This examination aims to look at the in vivo survival of autologous platelets. For this purpose, venous blood is taken from the patient, and after a number of technical steps, platelets are isolated and labelled with 111In(most frequently [111In]In-oxinate, less frequently, [111In]In-tropolone) able to enter through the cell membrane and, hence, be retained intracellularly. Labelled platelets are reinjected into the patient, and their survival observed by both blood samples and γ scintigraphy. Since platelets harvested from venous blood already have a certain age, their survival is expected to be between 8-10 days. This is why 111In is used, because it has relatively long half-life which allows for procedures that can last up to 7 days. Interestingly, very little elution of 111Inform the labelled platelets occurs, and no plasma activity can be detected. Physiologically, platelets will eventually die, in the liver and spleen, and to a minor extent intravascularly. Therefore, looking at liver and spleen accumulation is of interest, whereas intravascular platelet destruction must be looked at using other (laboratory) techniques.
The technique is unique in the indications described above because of its high selectivity; no comparator is available. Platelet survival studies are used to predict the response to splenectomy in immune thrombocytopenic purpura (ITP) and other autoimmune disorders. Increased spleen platelet sequestration predicts a good response in ~80% of the patients. However, even in patients with selective liver destruction, response to splenectomy can be observed in ~50% of the patients because the source of anti-platelet antibodies could be the spleen. The discovery of increased spleen pooling in portal hypertension (e.g. liver cirrhosis) is significant, since splenectomy will not result in any clinical benefit.
The suggested activity to administer is:
No recommendations are given for paediatric nuclear medicine.
The effective dose for 111In-platelets is 0.39 mSv/MBq [109]. The organ with the highest absorbed dose is the spleen: 7.5 mGy/MBq (1).
The effective dose for 111In-platelets is: 3.9-7.2 mSv per procedure.
Caveat: “Effective Dose” is a protection quantity that provides a dose value related to the probability of health detriment to an adult reference person due to stochastic effects from exposure to low doses of ionizing radiation. It should not be used to quantify the radiation risk for a single individual associated with a particular nuclear medicine examination. It is used to characterize a certain examination in comparison to alternatives, but it should be emphasized that if the actual risk to a certain patient population is to be assessed, it is mandatory to apply risk factors (per mSv) that are appropriate for the gender, the age distribution and the disease state of that population."

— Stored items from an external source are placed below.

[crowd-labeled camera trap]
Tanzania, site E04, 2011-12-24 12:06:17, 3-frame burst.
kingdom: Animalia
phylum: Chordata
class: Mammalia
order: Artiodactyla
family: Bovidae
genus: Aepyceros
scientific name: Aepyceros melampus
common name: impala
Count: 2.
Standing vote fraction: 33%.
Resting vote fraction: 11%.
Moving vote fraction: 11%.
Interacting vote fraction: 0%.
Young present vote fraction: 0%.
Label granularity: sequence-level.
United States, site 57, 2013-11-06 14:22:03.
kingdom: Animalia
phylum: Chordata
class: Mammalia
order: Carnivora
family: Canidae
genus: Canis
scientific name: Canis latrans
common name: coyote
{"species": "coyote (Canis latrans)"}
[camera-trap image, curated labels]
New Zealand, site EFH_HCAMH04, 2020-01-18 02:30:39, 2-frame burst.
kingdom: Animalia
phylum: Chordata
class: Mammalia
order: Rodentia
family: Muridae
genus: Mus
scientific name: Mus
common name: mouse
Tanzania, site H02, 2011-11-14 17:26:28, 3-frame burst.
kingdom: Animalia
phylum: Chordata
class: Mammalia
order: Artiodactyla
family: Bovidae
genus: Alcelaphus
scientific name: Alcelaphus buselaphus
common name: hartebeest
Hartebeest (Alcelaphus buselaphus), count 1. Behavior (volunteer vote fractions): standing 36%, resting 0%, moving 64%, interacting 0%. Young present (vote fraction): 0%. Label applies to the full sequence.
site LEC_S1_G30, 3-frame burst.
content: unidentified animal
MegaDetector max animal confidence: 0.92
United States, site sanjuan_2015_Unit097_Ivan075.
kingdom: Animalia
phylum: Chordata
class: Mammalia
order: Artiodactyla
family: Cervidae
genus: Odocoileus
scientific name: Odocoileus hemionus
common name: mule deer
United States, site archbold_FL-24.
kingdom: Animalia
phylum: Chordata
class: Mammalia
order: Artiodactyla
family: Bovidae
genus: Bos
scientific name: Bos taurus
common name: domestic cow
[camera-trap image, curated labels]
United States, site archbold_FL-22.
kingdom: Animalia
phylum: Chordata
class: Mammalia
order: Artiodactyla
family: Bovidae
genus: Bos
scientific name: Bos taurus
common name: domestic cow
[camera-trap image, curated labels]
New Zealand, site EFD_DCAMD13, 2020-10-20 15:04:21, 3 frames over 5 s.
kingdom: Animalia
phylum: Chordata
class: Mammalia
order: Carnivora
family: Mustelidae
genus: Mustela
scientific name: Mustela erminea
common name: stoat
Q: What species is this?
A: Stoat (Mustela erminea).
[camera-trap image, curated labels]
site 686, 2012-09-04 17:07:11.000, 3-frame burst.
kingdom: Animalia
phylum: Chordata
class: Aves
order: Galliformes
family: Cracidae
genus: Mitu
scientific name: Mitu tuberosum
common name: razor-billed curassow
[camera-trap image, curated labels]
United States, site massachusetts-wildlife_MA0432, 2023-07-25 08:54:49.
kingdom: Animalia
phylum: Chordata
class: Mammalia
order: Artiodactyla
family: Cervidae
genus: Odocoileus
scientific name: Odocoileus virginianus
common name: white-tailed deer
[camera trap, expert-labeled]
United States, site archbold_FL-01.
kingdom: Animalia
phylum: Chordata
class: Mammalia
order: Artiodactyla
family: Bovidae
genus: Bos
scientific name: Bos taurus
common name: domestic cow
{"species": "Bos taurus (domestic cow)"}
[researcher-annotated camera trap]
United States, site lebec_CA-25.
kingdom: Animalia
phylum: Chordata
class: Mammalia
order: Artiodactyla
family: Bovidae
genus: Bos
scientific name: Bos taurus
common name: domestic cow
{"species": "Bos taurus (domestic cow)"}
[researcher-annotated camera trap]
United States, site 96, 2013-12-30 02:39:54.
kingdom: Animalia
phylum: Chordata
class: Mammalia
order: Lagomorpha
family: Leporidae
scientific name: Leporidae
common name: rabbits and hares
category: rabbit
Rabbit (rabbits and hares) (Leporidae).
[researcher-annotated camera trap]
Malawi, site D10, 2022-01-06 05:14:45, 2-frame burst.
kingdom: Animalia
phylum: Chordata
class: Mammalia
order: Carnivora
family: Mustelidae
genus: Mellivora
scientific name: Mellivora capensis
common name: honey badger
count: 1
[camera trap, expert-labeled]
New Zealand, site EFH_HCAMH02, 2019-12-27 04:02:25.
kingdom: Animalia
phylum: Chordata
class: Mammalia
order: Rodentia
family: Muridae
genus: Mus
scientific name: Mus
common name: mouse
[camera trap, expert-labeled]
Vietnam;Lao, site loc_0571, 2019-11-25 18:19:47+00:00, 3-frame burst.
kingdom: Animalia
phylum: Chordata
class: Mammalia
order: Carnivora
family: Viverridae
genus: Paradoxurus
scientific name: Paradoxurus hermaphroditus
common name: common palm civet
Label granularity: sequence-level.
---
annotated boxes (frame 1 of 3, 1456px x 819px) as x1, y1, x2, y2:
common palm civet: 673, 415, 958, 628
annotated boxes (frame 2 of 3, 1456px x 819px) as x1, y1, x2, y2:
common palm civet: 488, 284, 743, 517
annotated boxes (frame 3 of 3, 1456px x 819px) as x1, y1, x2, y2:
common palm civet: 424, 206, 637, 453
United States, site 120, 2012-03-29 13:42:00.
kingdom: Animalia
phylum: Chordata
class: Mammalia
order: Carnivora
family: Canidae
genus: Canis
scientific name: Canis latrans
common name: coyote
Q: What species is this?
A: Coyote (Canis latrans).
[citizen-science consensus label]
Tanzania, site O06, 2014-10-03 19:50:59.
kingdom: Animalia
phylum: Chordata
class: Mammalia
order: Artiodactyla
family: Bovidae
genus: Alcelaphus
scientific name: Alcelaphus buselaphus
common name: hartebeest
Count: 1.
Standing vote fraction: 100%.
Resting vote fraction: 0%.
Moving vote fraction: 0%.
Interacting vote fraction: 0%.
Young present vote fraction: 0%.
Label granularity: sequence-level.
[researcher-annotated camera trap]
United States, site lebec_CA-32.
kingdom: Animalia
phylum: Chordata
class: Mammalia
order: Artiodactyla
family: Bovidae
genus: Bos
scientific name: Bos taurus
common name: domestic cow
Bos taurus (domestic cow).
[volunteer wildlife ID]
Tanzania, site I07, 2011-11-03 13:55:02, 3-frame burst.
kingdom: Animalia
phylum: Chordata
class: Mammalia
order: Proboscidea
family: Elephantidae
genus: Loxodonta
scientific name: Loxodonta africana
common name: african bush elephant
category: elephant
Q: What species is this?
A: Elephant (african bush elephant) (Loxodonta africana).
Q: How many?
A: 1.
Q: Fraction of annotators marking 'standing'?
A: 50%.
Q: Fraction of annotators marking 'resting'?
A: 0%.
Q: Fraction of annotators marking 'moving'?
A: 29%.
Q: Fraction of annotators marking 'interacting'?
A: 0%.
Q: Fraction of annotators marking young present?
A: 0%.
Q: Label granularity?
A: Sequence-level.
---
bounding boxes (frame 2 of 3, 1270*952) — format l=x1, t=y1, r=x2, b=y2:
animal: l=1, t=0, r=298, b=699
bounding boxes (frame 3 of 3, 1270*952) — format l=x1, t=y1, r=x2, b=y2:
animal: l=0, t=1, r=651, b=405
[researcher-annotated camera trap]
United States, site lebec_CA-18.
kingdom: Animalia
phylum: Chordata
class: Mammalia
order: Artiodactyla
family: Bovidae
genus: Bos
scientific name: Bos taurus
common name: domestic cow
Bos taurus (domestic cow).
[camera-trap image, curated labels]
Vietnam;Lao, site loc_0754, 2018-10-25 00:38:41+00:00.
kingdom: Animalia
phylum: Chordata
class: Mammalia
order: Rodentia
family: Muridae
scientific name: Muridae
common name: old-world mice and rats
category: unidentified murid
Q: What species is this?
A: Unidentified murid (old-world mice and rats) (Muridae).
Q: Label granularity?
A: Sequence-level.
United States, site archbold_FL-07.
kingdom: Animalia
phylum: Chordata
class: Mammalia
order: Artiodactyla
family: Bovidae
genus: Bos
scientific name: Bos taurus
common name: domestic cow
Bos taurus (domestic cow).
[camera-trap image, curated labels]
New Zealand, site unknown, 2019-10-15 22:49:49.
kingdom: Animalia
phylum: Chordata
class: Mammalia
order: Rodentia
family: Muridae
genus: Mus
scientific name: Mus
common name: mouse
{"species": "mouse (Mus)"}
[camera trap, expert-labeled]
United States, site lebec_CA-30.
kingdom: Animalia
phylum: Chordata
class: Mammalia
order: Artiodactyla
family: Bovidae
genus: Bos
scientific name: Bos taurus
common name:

The following information should be reported:
Platelet production can be estimated from the platelet count at the time of the test, the mean survival and the platelet recovery in peripheral blood. Beside poor labelling efficiency due to very low platelet counts or inadequate technique, two major pitfalls have to be kept in mind: recent interference due to the initiation of treatment just before the test (e.g. steroids), and alloimmunization in patients who have received many platelet transfusions in the past.
No specific preparation. Check platelets counts the day before labelling (should be >25,000/µL). In case of use of homologous platelets, accurate determination of blood group is mandatory and should be confirmed when the platelets are delivered by the blood bank.
Clinicians should refrain, unless absolutely necessary, to start any immunosuppressive therapy before the test, especially in ITP or related immune thrombocytopenia (for instance systemic disorders).
After in vitro labelling (in appropriate sterility conditions [Class A vertical laminar air flow]), platelets are re-suspended in saline and reinjected as a slow bolus. An aliquot of the injected syringe is used to determine the total injected activity for subsequent whole blood activity measurements. Blood samples are taken at 3, 10, 20, 30, 45, 60 min and then 3, 24, 48, 72, and 96 h, actually until less than 50% of the 1h pi. activity remains in blood. Surface counts are performed using γ probes in coincidence or using a dual-head γ camera: counts are measured on the heart, liver, and spleen areas. From the decay-corrected organ and blood counts, TACs are created. Liver and spleen sequestration are estimated by the excess counts methods, i.e., the counts in an organ that are in excess of the counts that this specific organ would contain due to circulating blood.